Part IV turns from diagnosis to prescription, showing how antitrust enforcers can use existing law to stem the rise of hospital deserts. Stavroulaki begins with noncompete clauses, offering a nuanced analysis as to why restraints that prevent clinicians from practicing in nearby communities should be treated as per se violations of Section 1 of the Sherman Act. Importantly, her arguments enrich the ongoing debate over noncompete agreements sparked by the Federal Trade Commission’s 2024 proposal to prohibit such agreements and a federal district court decision striking down the FTC’s rule.1
Turning to hospital mergers, Stavroulaki argues that Section 7 of the Clayton Act should be interpreted to capture monopsony power in healthcare labor markets, and not simply monopoly power in output markets like the price and quality of hospital services. She therefore calls for hospital merger reviews to assess the merger’s impact on clinicians’ wages, working conditions, and flight from rural communities. Stavroulaki further urges antitrust regulators to broaden their focus beyond price effects alone and condition approval of rural mergers on commitments to keep acquired facilities open and preserve essential services. These proposals are especially timely as the Department of Justice and the Federal Trade Commission reconsider their hospital merger framework following the withdrawal of their long-standing healthcare merger guidelines.

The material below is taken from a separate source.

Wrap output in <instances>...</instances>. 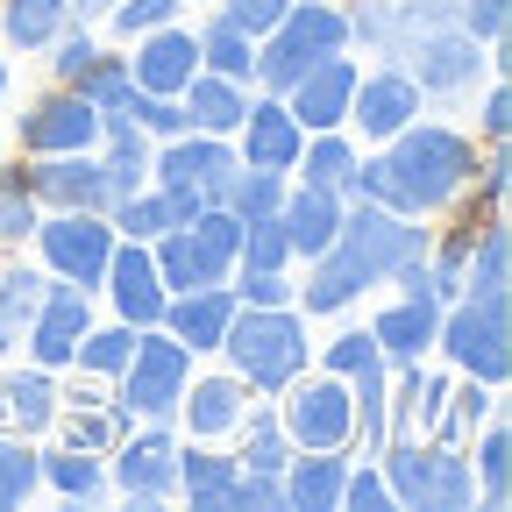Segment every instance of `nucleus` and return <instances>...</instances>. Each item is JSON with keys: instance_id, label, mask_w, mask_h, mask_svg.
Wrapping results in <instances>:
<instances>
[{"instance_id": "f257e3e1", "label": "nucleus", "mask_w": 512, "mask_h": 512, "mask_svg": "<svg viewBox=\"0 0 512 512\" xmlns=\"http://www.w3.org/2000/svg\"><path fill=\"white\" fill-rule=\"evenodd\" d=\"M384 171H392V192H399V214H441L456 207L470 178H477V143L463 128H441V121H406L392 143L377 150Z\"/></svg>"}, {"instance_id": "f03ea898", "label": "nucleus", "mask_w": 512, "mask_h": 512, "mask_svg": "<svg viewBox=\"0 0 512 512\" xmlns=\"http://www.w3.org/2000/svg\"><path fill=\"white\" fill-rule=\"evenodd\" d=\"M377 470L392 484V505H413V512H470L477 505V470L463 456V441L384 434Z\"/></svg>"}, {"instance_id": "7ed1b4c3", "label": "nucleus", "mask_w": 512, "mask_h": 512, "mask_svg": "<svg viewBox=\"0 0 512 512\" xmlns=\"http://www.w3.org/2000/svg\"><path fill=\"white\" fill-rule=\"evenodd\" d=\"M221 356L249 392H285L306 370V313L299 306H235Z\"/></svg>"}, {"instance_id": "20e7f679", "label": "nucleus", "mask_w": 512, "mask_h": 512, "mask_svg": "<svg viewBox=\"0 0 512 512\" xmlns=\"http://www.w3.org/2000/svg\"><path fill=\"white\" fill-rule=\"evenodd\" d=\"M434 349L477 384H505L512 377V292H463L441 306Z\"/></svg>"}, {"instance_id": "39448f33", "label": "nucleus", "mask_w": 512, "mask_h": 512, "mask_svg": "<svg viewBox=\"0 0 512 512\" xmlns=\"http://www.w3.org/2000/svg\"><path fill=\"white\" fill-rule=\"evenodd\" d=\"M427 228H420V214H392V207H370V200H342V228H335V256L356 271V285L370 292V285H384L406 256H427Z\"/></svg>"}, {"instance_id": "423d86ee", "label": "nucleus", "mask_w": 512, "mask_h": 512, "mask_svg": "<svg viewBox=\"0 0 512 512\" xmlns=\"http://www.w3.org/2000/svg\"><path fill=\"white\" fill-rule=\"evenodd\" d=\"M328 50H349V22L335 0H292L285 22L271 36H256V86L264 93H285L306 64H320Z\"/></svg>"}, {"instance_id": "0eeeda50", "label": "nucleus", "mask_w": 512, "mask_h": 512, "mask_svg": "<svg viewBox=\"0 0 512 512\" xmlns=\"http://www.w3.org/2000/svg\"><path fill=\"white\" fill-rule=\"evenodd\" d=\"M185 377H192V349L178 335H164V328H136V349H128V363H121L114 406L128 420H171Z\"/></svg>"}, {"instance_id": "6e6552de", "label": "nucleus", "mask_w": 512, "mask_h": 512, "mask_svg": "<svg viewBox=\"0 0 512 512\" xmlns=\"http://www.w3.org/2000/svg\"><path fill=\"white\" fill-rule=\"evenodd\" d=\"M278 427L292 434V448H349L356 434V406H349V377L320 370V377H292L278 392Z\"/></svg>"}, {"instance_id": "1a4fd4ad", "label": "nucleus", "mask_w": 512, "mask_h": 512, "mask_svg": "<svg viewBox=\"0 0 512 512\" xmlns=\"http://www.w3.org/2000/svg\"><path fill=\"white\" fill-rule=\"evenodd\" d=\"M406 79L420 86V100H463L477 93V79H491V50L463 29H427L406 43Z\"/></svg>"}, {"instance_id": "9d476101", "label": "nucleus", "mask_w": 512, "mask_h": 512, "mask_svg": "<svg viewBox=\"0 0 512 512\" xmlns=\"http://www.w3.org/2000/svg\"><path fill=\"white\" fill-rule=\"evenodd\" d=\"M114 491L136 498V505H157L178 491V420H136L114 448Z\"/></svg>"}, {"instance_id": "9b49d317", "label": "nucleus", "mask_w": 512, "mask_h": 512, "mask_svg": "<svg viewBox=\"0 0 512 512\" xmlns=\"http://www.w3.org/2000/svg\"><path fill=\"white\" fill-rule=\"evenodd\" d=\"M36 249H43L50 278L93 292L107 278V256H114V221L107 214H43L36 221Z\"/></svg>"}, {"instance_id": "f8f14e48", "label": "nucleus", "mask_w": 512, "mask_h": 512, "mask_svg": "<svg viewBox=\"0 0 512 512\" xmlns=\"http://www.w3.org/2000/svg\"><path fill=\"white\" fill-rule=\"evenodd\" d=\"M235 164L242 157H235L228 136H200V128H185V136H171L164 150H150V185H192V192H207V207H221Z\"/></svg>"}, {"instance_id": "ddd939ff", "label": "nucleus", "mask_w": 512, "mask_h": 512, "mask_svg": "<svg viewBox=\"0 0 512 512\" xmlns=\"http://www.w3.org/2000/svg\"><path fill=\"white\" fill-rule=\"evenodd\" d=\"M420 86L406 79V64H377V72H356L349 93V121L363 128V143H392L406 121H420Z\"/></svg>"}, {"instance_id": "4468645a", "label": "nucleus", "mask_w": 512, "mask_h": 512, "mask_svg": "<svg viewBox=\"0 0 512 512\" xmlns=\"http://www.w3.org/2000/svg\"><path fill=\"white\" fill-rule=\"evenodd\" d=\"M29 200L43 214H107V185L93 150H64V157H29Z\"/></svg>"}, {"instance_id": "2eb2a0df", "label": "nucleus", "mask_w": 512, "mask_h": 512, "mask_svg": "<svg viewBox=\"0 0 512 512\" xmlns=\"http://www.w3.org/2000/svg\"><path fill=\"white\" fill-rule=\"evenodd\" d=\"M356 72H363V64L349 57V50H328V57H320V64H306V72L278 93L285 107H292V121L306 128V136H313V128H342L349 121V93H356Z\"/></svg>"}, {"instance_id": "dca6fc26", "label": "nucleus", "mask_w": 512, "mask_h": 512, "mask_svg": "<svg viewBox=\"0 0 512 512\" xmlns=\"http://www.w3.org/2000/svg\"><path fill=\"white\" fill-rule=\"evenodd\" d=\"M86 328H93V292L50 278V292H43L36 320H29V335H22V342H29V363H43V370H72V349H79Z\"/></svg>"}, {"instance_id": "f3484780", "label": "nucleus", "mask_w": 512, "mask_h": 512, "mask_svg": "<svg viewBox=\"0 0 512 512\" xmlns=\"http://www.w3.org/2000/svg\"><path fill=\"white\" fill-rule=\"evenodd\" d=\"M22 150L29 157H64V150H100V114L72 93V86H57L50 100H36L22 114Z\"/></svg>"}, {"instance_id": "a211bd4d", "label": "nucleus", "mask_w": 512, "mask_h": 512, "mask_svg": "<svg viewBox=\"0 0 512 512\" xmlns=\"http://www.w3.org/2000/svg\"><path fill=\"white\" fill-rule=\"evenodd\" d=\"M107 299H114V313L128 320V328H157L164 320V285H157V264H150V242H128V235H114V256H107Z\"/></svg>"}, {"instance_id": "6ab92c4d", "label": "nucleus", "mask_w": 512, "mask_h": 512, "mask_svg": "<svg viewBox=\"0 0 512 512\" xmlns=\"http://www.w3.org/2000/svg\"><path fill=\"white\" fill-rule=\"evenodd\" d=\"M235 143H242L235 157L256 164V171H292L306 128L292 121V107H285L278 93H249V114H242V128H235Z\"/></svg>"}, {"instance_id": "aec40b11", "label": "nucleus", "mask_w": 512, "mask_h": 512, "mask_svg": "<svg viewBox=\"0 0 512 512\" xmlns=\"http://www.w3.org/2000/svg\"><path fill=\"white\" fill-rule=\"evenodd\" d=\"M192 72H200V36H192V29L164 22V29L136 36V57H128V79H136V93H164V100H178Z\"/></svg>"}, {"instance_id": "412c9836", "label": "nucleus", "mask_w": 512, "mask_h": 512, "mask_svg": "<svg viewBox=\"0 0 512 512\" xmlns=\"http://www.w3.org/2000/svg\"><path fill=\"white\" fill-rule=\"evenodd\" d=\"M242 413H249V384L228 370V377H185L171 420L185 427V441H221L242 427Z\"/></svg>"}, {"instance_id": "4be33fe9", "label": "nucleus", "mask_w": 512, "mask_h": 512, "mask_svg": "<svg viewBox=\"0 0 512 512\" xmlns=\"http://www.w3.org/2000/svg\"><path fill=\"white\" fill-rule=\"evenodd\" d=\"M228 320H235V292H228V278H221V285H200V292H171L157 328H164V335H178L192 356H207V349H221Z\"/></svg>"}, {"instance_id": "5701e85b", "label": "nucleus", "mask_w": 512, "mask_h": 512, "mask_svg": "<svg viewBox=\"0 0 512 512\" xmlns=\"http://www.w3.org/2000/svg\"><path fill=\"white\" fill-rule=\"evenodd\" d=\"M434 328H441V299H427V292L406 299V292H399V306H384V313L370 320V342H377L384 370H399V363H427Z\"/></svg>"}, {"instance_id": "b1692460", "label": "nucleus", "mask_w": 512, "mask_h": 512, "mask_svg": "<svg viewBox=\"0 0 512 512\" xmlns=\"http://www.w3.org/2000/svg\"><path fill=\"white\" fill-rule=\"evenodd\" d=\"M278 228H285V242H292V256H313L335 242V228H342V192H328V185H285V200H278Z\"/></svg>"}, {"instance_id": "393cba45", "label": "nucleus", "mask_w": 512, "mask_h": 512, "mask_svg": "<svg viewBox=\"0 0 512 512\" xmlns=\"http://www.w3.org/2000/svg\"><path fill=\"white\" fill-rule=\"evenodd\" d=\"M349 463H356V456H342V448H292V463L278 470L285 505H292V512H335Z\"/></svg>"}, {"instance_id": "a878e982", "label": "nucleus", "mask_w": 512, "mask_h": 512, "mask_svg": "<svg viewBox=\"0 0 512 512\" xmlns=\"http://www.w3.org/2000/svg\"><path fill=\"white\" fill-rule=\"evenodd\" d=\"M50 427H57V377H50L43 363L8 370V377H0V434L36 441V434H50Z\"/></svg>"}, {"instance_id": "bb28decb", "label": "nucleus", "mask_w": 512, "mask_h": 512, "mask_svg": "<svg viewBox=\"0 0 512 512\" xmlns=\"http://www.w3.org/2000/svg\"><path fill=\"white\" fill-rule=\"evenodd\" d=\"M150 264H157V285L164 292H200V285H221L228 278V264L192 235V228H164L157 242H150Z\"/></svg>"}, {"instance_id": "cd10ccee", "label": "nucleus", "mask_w": 512, "mask_h": 512, "mask_svg": "<svg viewBox=\"0 0 512 512\" xmlns=\"http://www.w3.org/2000/svg\"><path fill=\"white\" fill-rule=\"evenodd\" d=\"M178 100H185V121L200 128V136H235L242 114H249V86H235L221 72H192Z\"/></svg>"}, {"instance_id": "c85d7f7f", "label": "nucleus", "mask_w": 512, "mask_h": 512, "mask_svg": "<svg viewBox=\"0 0 512 512\" xmlns=\"http://www.w3.org/2000/svg\"><path fill=\"white\" fill-rule=\"evenodd\" d=\"M192 36H200V72H221L235 86H256V36L249 29H235L228 15H207Z\"/></svg>"}, {"instance_id": "c756f323", "label": "nucleus", "mask_w": 512, "mask_h": 512, "mask_svg": "<svg viewBox=\"0 0 512 512\" xmlns=\"http://www.w3.org/2000/svg\"><path fill=\"white\" fill-rule=\"evenodd\" d=\"M43 292H50V271H29V264L0 271V356L22 349L29 320H36V306H43Z\"/></svg>"}, {"instance_id": "7c9ffc66", "label": "nucleus", "mask_w": 512, "mask_h": 512, "mask_svg": "<svg viewBox=\"0 0 512 512\" xmlns=\"http://www.w3.org/2000/svg\"><path fill=\"white\" fill-rule=\"evenodd\" d=\"M463 292H512V235H505V214H484L477 221L470 264H463Z\"/></svg>"}, {"instance_id": "2f4dec72", "label": "nucleus", "mask_w": 512, "mask_h": 512, "mask_svg": "<svg viewBox=\"0 0 512 512\" xmlns=\"http://www.w3.org/2000/svg\"><path fill=\"white\" fill-rule=\"evenodd\" d=\"M235 456H221V448H207V441H178V498H192V505H221V491L235 484Z\"/></svg>"}, {"instance_id": "473e14b6", "label": "nucleus", "mask_w": 512, "mask_h": 512, "mask_svg": "<svg viewBox=\"0 0 512 512\" xmlns=\"http://www.w3.org/2000/svg\"><path fill=\"white\" fill-rule=\"evenodd\" d=\"M36 470H43V484L57 498H72V505H100L107 498V470H100V456H86V448H50V456H36Z\"/></svg>"}, {"instance_id": "72a5a7b5", "label": "nucleus", "mask_w": 512, "mask_h": 512, "mask_svg": "<svg viewBox=\"0 0 512 512\" xmlns=\"http://www.w3.org/2000/svg\"><path fill=\"white\" fill-rule=\"evenodd\" d=\"M306 185H328V192H342L349 185V171H356V143L342 136V128H313V136L299 143V164H292Z\"/></svg>"}, {"instance_id": "f704fd0d", "label": "nucleus", "mask_w": 512, "mask_h": 512, "mask_svg": "<svg viewBox=\"0 0 512 512\" xmlns=\"http://www.w3.org/2000/svg\"><path fill=\"white\" fill-rule=\"evenodd\" d=\"M235 463L242 470H264V477H278L292 463V434L278 427V406H249L242 413V456Z\"/></svg>"}, {"instance_id": "c9c22d12", "label": "nucleus", "mask_w": 512, "mask_h": 512, "mask_svg": "<svg viewBox=\"0 0 512 512\" xmlns=\"http://www.w3.org/2000/svg\"><path fill=\"white\" fill-rule=\"evenodd\" d=\"M72 22V0H8L0 8V36L15 50H50V36Z\"/></svg>"}, {"instance_id": "e433bc0d", "label": "nucleus", "mask_w": 512, "mask_h": 512, "mask_svg": "<svg viewBox=\"0 0 512 512\" xmlns=\"http://www.w3.org/2000/svg\"><path fill=\"white\" fill-rule=\"evenodd\" d=\"M72 93H79L93 114H128V100H136V79H128V57H107V50H93V57H86V72L72 79Z\"/></svg>"}, {"instance_id": "4c0bfd02", "label": "nucleus", "mask_w": 512, "mask_h": 512, "mask_svg": "<svg viewBox=\"0 0 512 512\" xmlns=\"http://www.w3.org/2000/svg\"><path fill=\"white\" fill-rule=\"evenodd\" d=\"M285 185H292V171H256V164H235V178H228V192H221V207H228L235 221H264V214H278Z\"/></svg>"}, {"instance_id": "58836bf2", "label": "nucleus", "mask_w": 512, "mask_h": 512, "mask_svg": "<svg viewBox=\"0 0 512 512\" xmlns=\"http://www.w3.org/2000/svg\"><path fill=\"white\" fill-rule=\"evenodd\" d=\"M57 420H64V448H86V456H107V448L136 427V420H128L121 406H107V399L100 406H64Z\"/></svg>"}, {"instance_id": "ea45409f", "label": "nucleus", "mask_w": 512, "mask_h": 512, "mask_svg": "<svg viewBox=\"0 0 512 512\" xmlns=\"http://www.w3.org/2000/svg\"><path fill=\"white\" fill-rule=\"evenodd\" d=\"M299 256H292V242H285V228H278V214H264V221H242V242H235V271H292Z\"/></svg>"}, {"instance_id": "a19ab883", "label": "nucleus", "mask_w": 512, "mask_h": 512, "mask_svg": "<svg viewBox=\"0 0 512 512\" xmlns=\"http://www.w3.org/2000/svg\"><path fill=\"white\" fill-rule=\"evenodd\" d=\"M128 349H136V328L128 320H114V328H86L79 335V349H72V363L86 370V377H121V363H128Z\"/></svg>"}, {"instance_id": "79ce46f5", "label": "nucleus", "mask_w": 512, "mask_h": 512, "mask_svg": "<svg viewBox=\"0 0 512 512\" xmlns=\"http://www.w3.org/2000/svg\"><path fill=\"white\" fill-rule=\"evenodd\" d=\"M43 491V470H36V448L22 434H0V512H15Z\"/></svg>"}, {"instance_id": "37998d69", "label": "nucleus", "mask_w": 512, "mask_h": 512, "mask_svg": "<svg viewBox=\"0 0 512 512\" xmlns=\"http://www.w3.org/2000/svg\"><path fill=\"white\" fill-rule=\"evenodd\" d=\"M477 434V427H470ZM477 477H484V505H505V477H512V434H505V413H491L484 420V434H477V463H470Z\"/></svg>"}, {"instance_id": "c03bdc74", "label": "nucleus", "mask_w": 512, "mask_h": 512, "mask_svg": "<svg viewBox=\"0 0 512 512\" xmlns=\"http://www.w3.org/2000/svg\"><path fill=\"white\" fill-rule=\"evenodd\" d=\"M178 8H185V0H114V8H107V29L136 43V36H150V29H164V22H178Z\"/></svg>"}, {"instance_id": "a18cd8bd", "label": "nucleus", "mask_w": 512, "mask_h": 512, "mask_svg": "<svg viewBox=\"0 0 512 512\" xmlns=\"http://www.w3.org/2000/svg\"><path fill=\"white\" fill-rule=\"evenodd\" d=\"M93 50H100V43H93V29L72 15V22L50 36V79H57V86H72V79L86 72V57H93Z\"/></svg>"}, {"instance_id": "49530a36", "label": "nucleus", "mask_w": 512, "mask_h": 512, "mask_svg": "<svg viewBox=\"0 0 512 512\" xmlns=\"http://www.w3.org/2000/svg\"><path fill=\"white\" fill-rule=\"evenodd\" d=\"M278 505H285V491L264 470H235V484L221 491V512H278Z\"/></svg>"}, {"instance_id": "de8ad7c7", "label": "nucleus", "mask_w": 512, "mask_h": 512, "mask_svg": "<svg viewBox=\"0 0 512 512\" xmlns=\"http://www.w3.org/2000/svg\"><path fill=\"white\" fill-rule=\"evenodd\" d=\"M36 221H43V207L29 200V192L22 185H0V249H22L36 235Z\"/></svg>"}, {"instance_id": "09e8293b", "label": "nucleus", "mask_w": 512, "mask_h": 512, "mask_svg": "<svg viewBox=\"0 0 512 512\" xmlns=\"http://www.w3.org/2000/svg\"><path fill=\"white\" fill-rule=\"evenodd\" d=\"M456 29H463V36H477L484 50H491V43H505V29H512V0H463Z\"/></svg>"}, {"instance_id": "8fccbe9b", "label": "nucleus", "mask_w": 512, "mask_h": 512, "mask_svg": "<svg viewBox=\"0 0 512 512\" xmlns=\"http://www.w3.org/2000/svg\"><path fill=\"white\" fill-rule=\"evenodd\" d=\"M342 505H349V512H384V505H392V484H384V470H377V463H349Z\"/></svg>"}, {"instance_id": "3c124183", "label": "nucleus", "mask_w": 512, "mask_h": 512, "mask_svg": "<svg viewBox=\"0 0 512 512\" xmlns=\"http://www.w3.org/2000/svg\"><path fill=\"white\" fill-rule=\"evenodd\" d=\"M228 292H235V306H292V292H299V285H292L285 271H242Z\"/></svg>"}, {"instance_id": "603ef678", "label": "nucleus", "mask_w": 512, "mask_h": 512, "mask_svg": "<svg viewBox=\"0 0 512 512\" xmlns=\"http://www.w3.org/2000/svg\"><path fill=\"white\" fill-rule=\"evenodd\" d=\"M477 200H484V214H505V185H512V157H505V143H491V157L477 164Z\"/></svg>"}, {"instance_id": "864d4df0", "label": "nucleus", "mask_w": 512, "mask_h": 512, "mask_svg": "<svg viewBox=\"0 0 512 512\" xmlns=\"http://www.w3.org/2000/svg\"><path fill=\"white\" fill-rule=\"evenodd\" d=\"M192 235H200V242H207V249L221 256V264L235 271V242H242V221H235L228 207H207L200 221H192Z\"/></svg>"}, {"instance_id": "5fc2aeb1", "label": "nucleus", "mask_w": 512, "mask_h": 512, "mask_svg": "<svg viewBox=\"0 0 512 512\" xmlns=\"http://www.w3.org/2000/svg\"><path fill=\"white\" fill-rule=\"evenodd\" d=\"M285 8H292V0H221V15L235 29H249V36H271L285 22Z\"/></svg>"}, {"instance_id": "6e6d98bb", "label": "nucleus", "mask_w": 512, "mask_h": 512, "mask_svg": "<svg viewBox=\"0 0 512 512\" xmlns=\"http://www.w3.org/2000/svg\"><path fill=\"white\" fill-rule=\"evenodd\" d=\"M320 363H328L335 377H349V370H363V363H377V342H370V328H342V335L328 342V356H320Z\"/></svg>"}, {"instance_id": "4d7b16f0", "label": "nucleus", "mask_w": 512, "mask_h": 512, "mask_svg": "<svg viewBox=\"0 0 512 512\" xmlns=\"http://www.w3.org/2000/svg\"><path fill=\"white\" fill-rule=\"evenodd\" d=\"M484 136L491 143H505V128H512V93H505V72H491V86H484Z\"/></svg>"}, {"instance_id": "13d9d810", "label": "nucleus", "mask_w": 512, "mask_h": 512, "mask_svg": "<svg viewBox=\"0 0 512 512\" xmlns=\"http://www.w3.org/2000/svg\"><path fill=\"white\" fill-rule=\"evenodd\" d=\"M107 8H114V0H72V15H79V22H93V15H107Z\"/></svg>"}, {"instance_id": "bf43d9fd", "label": "nucleus", "mask_w": 512, "mask_h": 512, "mask_svg": "<svg viewBox=\"0 0 512 512\" xmlns=\"http://www.w3.org/2000/svg\"><path fill=\"white\" fill-rule=\"evenodd\" d=\"M0 100H8V64H0Z\"/></svg>"}]
</instances>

Over 130 rural hospitals have closed since 2010, with experts warning that more than 600 others are at risk of closure. In this moment of profound crisis for rural health, The Healing Power of Antitrust shows how antitrust law can be more than a safeguard for excessive prices—it can be a tool for preserving the hospital institutions that are the lifeblood of rural communities. By both showing how anticompetitive practices can lead to hospital deserts and offering a concrete agenda for enforcement, Stavroulaki shifts the conversation around rural healthcare beyond demographic changes and reimbursement to the hidden role of market power. Doctrinally innovative and profoundly timely, her article offers a compelling vision of how antitrust law can help close the geographic gaps that perpetuate inequities in health access and outcomes.
- Ryan LLC v. Fed. Trade Comm’n, No. 3:24-cv-00986-E, 2024 WL 3879954 (N.D. Tex. Aug. 20, 2024) (holding that the FTC exceeded its statutory authority in issuing its rule banning most noncompete agreements, and that the rule was arbitrary and capricious). Although the FTC initially appealed the district court decision, on September 5, 2025, the agency dismissed its appeal and acceded to the vacatur.